[Collected data]
......
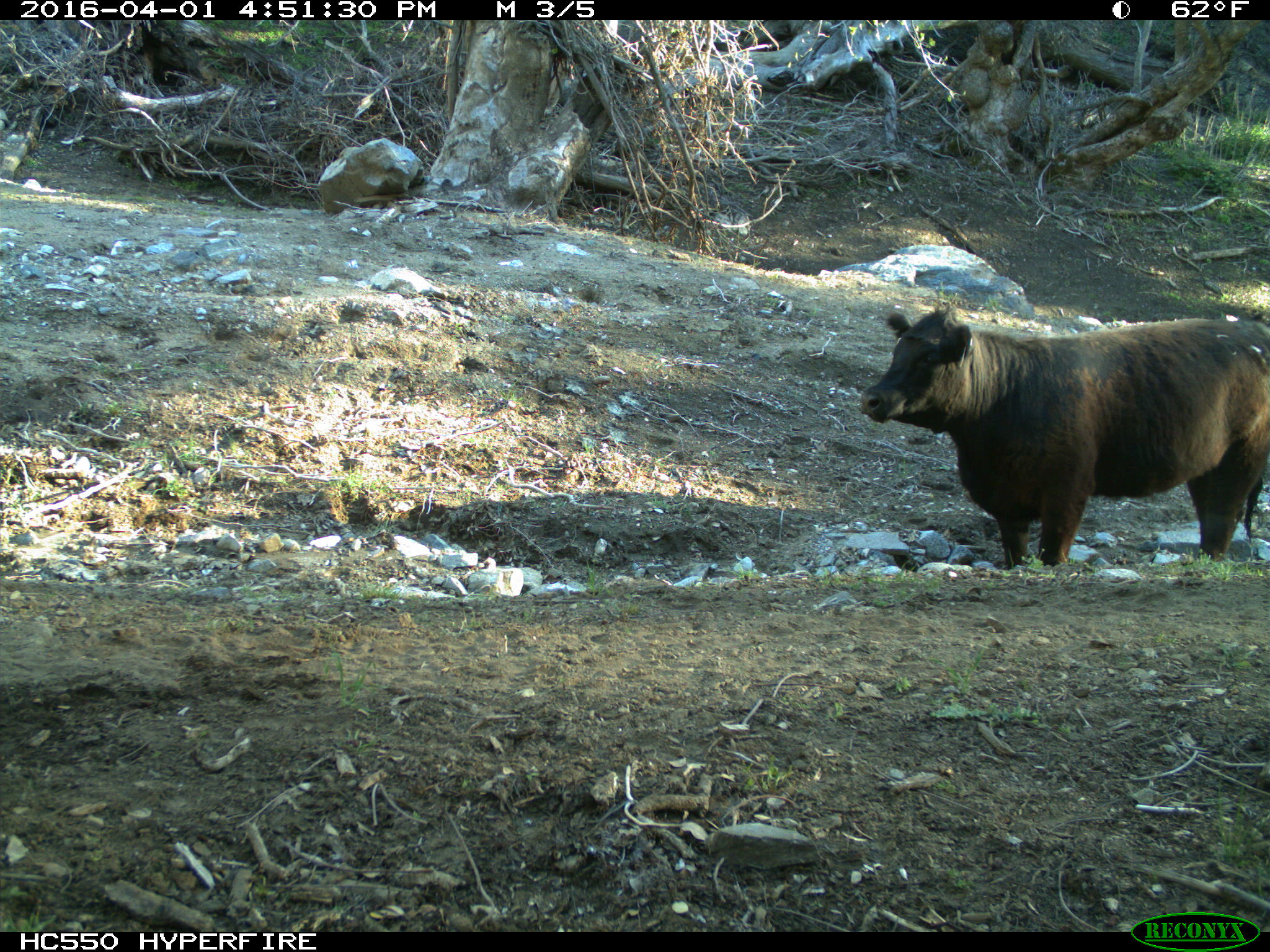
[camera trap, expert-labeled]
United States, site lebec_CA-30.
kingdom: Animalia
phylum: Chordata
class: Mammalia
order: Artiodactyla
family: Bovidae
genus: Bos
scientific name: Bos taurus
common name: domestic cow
......
- **ACTIVITY**
Only the text of the records is to be reproduced exactly; skip the pictures.

- **EXPECTED ANSWER**
[camera trap, expert-labeled]
United States, site lebec_CA-30.
kingdom: Animalia
phylum: Chordata
class: Mammalia
order: Artiodactyla
family: Bovidae
genus: Bos
scientific name: Bos taurus
common name: domestic cow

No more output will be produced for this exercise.